──────── Excerpt ────────

A Sacred and Secular Negotiation

In the closing minutes of his new documentary, Religulous, Bill Maher transitions from an agnostic point of view to an atheistic one.  He moves from saying, “I preach the gospel of I don’t know,” to saying, “For humanity to live, religion must die.”  Such a transition signifies Maher’s narrow-minded view of religion and also his misguided understanding of secularization.  Maher believes that the eradication of religion will help humanity flourish and put an end to many of the conflicts that divide us.  This, one could argue, is one example of a type of secularization theory that has held sway in academic and religious thought.  Thankfully, that idea, and its hold on our thinking, is losing its grip.  Conrad Ostwalt’s book, Secular Steeples:  Popular Culture and the Religious Imagination, represents a much-needed, fresh way of looking at the sacred, the secular, and the complex notion of secularization.

In his introduction to and throughout his book, Ostwalt debunks the notion of secularization as the death or disappearance of religion.  A simple observation of contemporary American culture reveals a wealth of (non)institutional religious expression.  However, as time has progressed, these institutions have lost the authority they once had over social, political, religious, and theological affairs during the Middle Ages, for example.  Ostwalt claims that popular culture, for one, represents the greatest challenge to institutional religion’s control or power by offering its own set of values, morals, ethics, etc.  Not surprisingly, popular culture speaks secularly and sacredly; the latter given traditional religion’s falling out of favor with much of the larger society, even religiously or spiritually minded people.  Rather, Ostwalt sees secularization as a dance…a negotiation…between the sacred and the secular that takes place in both our communities of faith and popular culture.  In Secular Steeples, Ostwalt examines three “locations” of this idea of secularization:  place, text, and image.  Put more specifically, he analyzes this understanding of secularization and its effect on sacred spaces, literature, and film.

──────── Dataset excerpt ────────

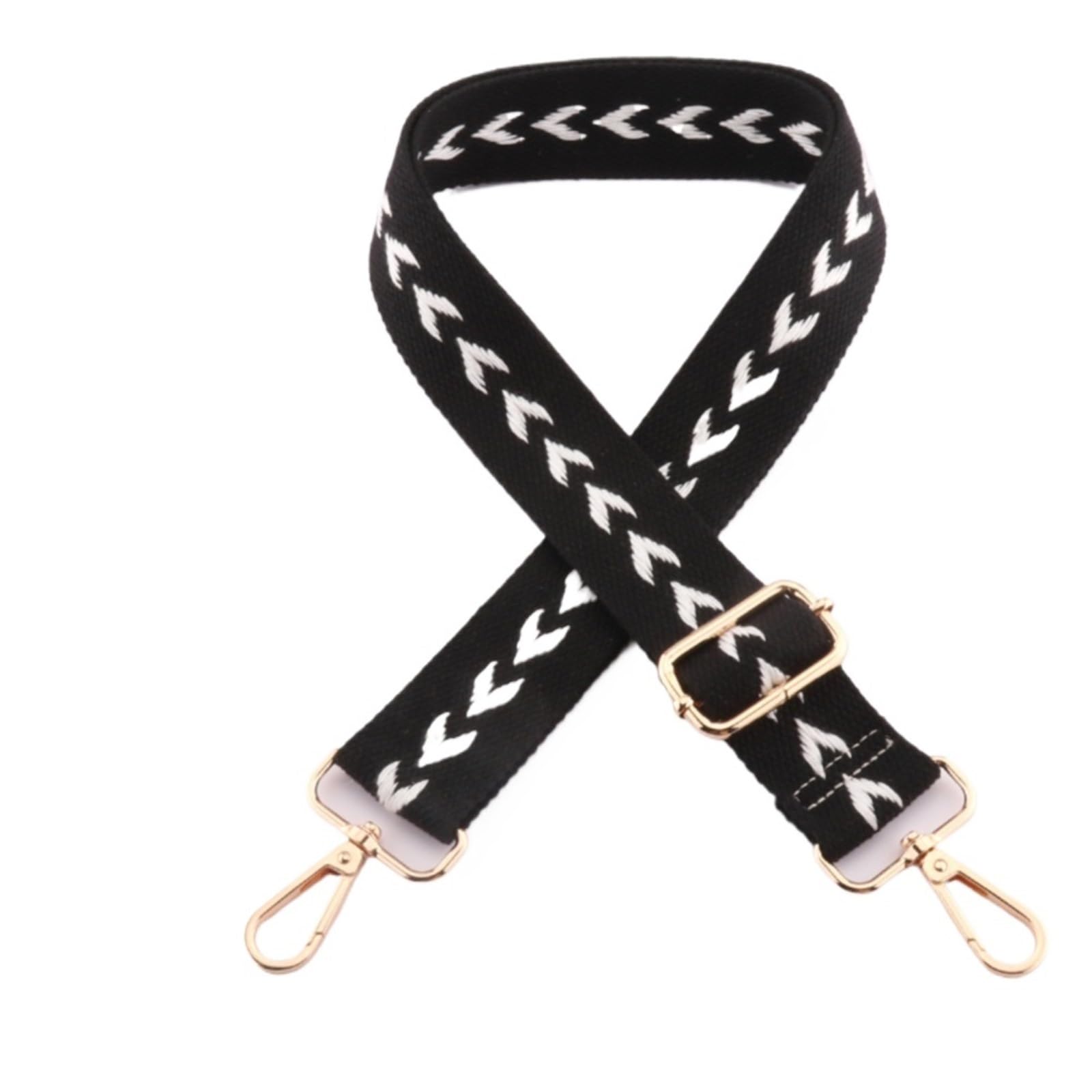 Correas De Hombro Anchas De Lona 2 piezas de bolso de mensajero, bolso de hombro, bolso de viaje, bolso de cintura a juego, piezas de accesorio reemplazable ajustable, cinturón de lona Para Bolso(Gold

────────

### [What you need to do]
1. In the review of Secular Steeples, what three "locations" of secularization does Ostwalt examine?
2. Continue the review of Secular Steeples from its last sentence.

### [List of answers]
1. Place, text, and image.

2.
In all of these instances, Ostwalt sees secularization as a two-way street.  Popular culture is becoming more sacred and religious institutions (many of them) are becoming more secular.  Indeed, Ostwalt argues that Christianity has been dealing with secularization since its inception.  Today, the challenge of secularization for a religious organization is all about relevance.  Much of this has to do with method which, in turn, affects the message.  Ostwalt highlights what many faith communities face today:  how do we present an ancient message to a postmodern audience, and, moreover, an audience that is increasingly inundated by popular culture and technology?  As a friend of mine put it recently, “How are we a people of the Book, when books are going the way of Kindle?”

Just because religious institutions are losing their authority does not mean that people are losing their quest for or desire for the sacred.  They then find it, in part, through various elements of popular culture:  monuments, literature, films, music, etc.  As people move away from more traditional religious expressions of the sacred, they begin to create and consume sacred forms of popular culture, or at least forms of which that express sacred themes.  Themes once dealt with primarily by religion like redemption, death, the afterlife, or even the apocalypse are now recurrent themes in popular culture products.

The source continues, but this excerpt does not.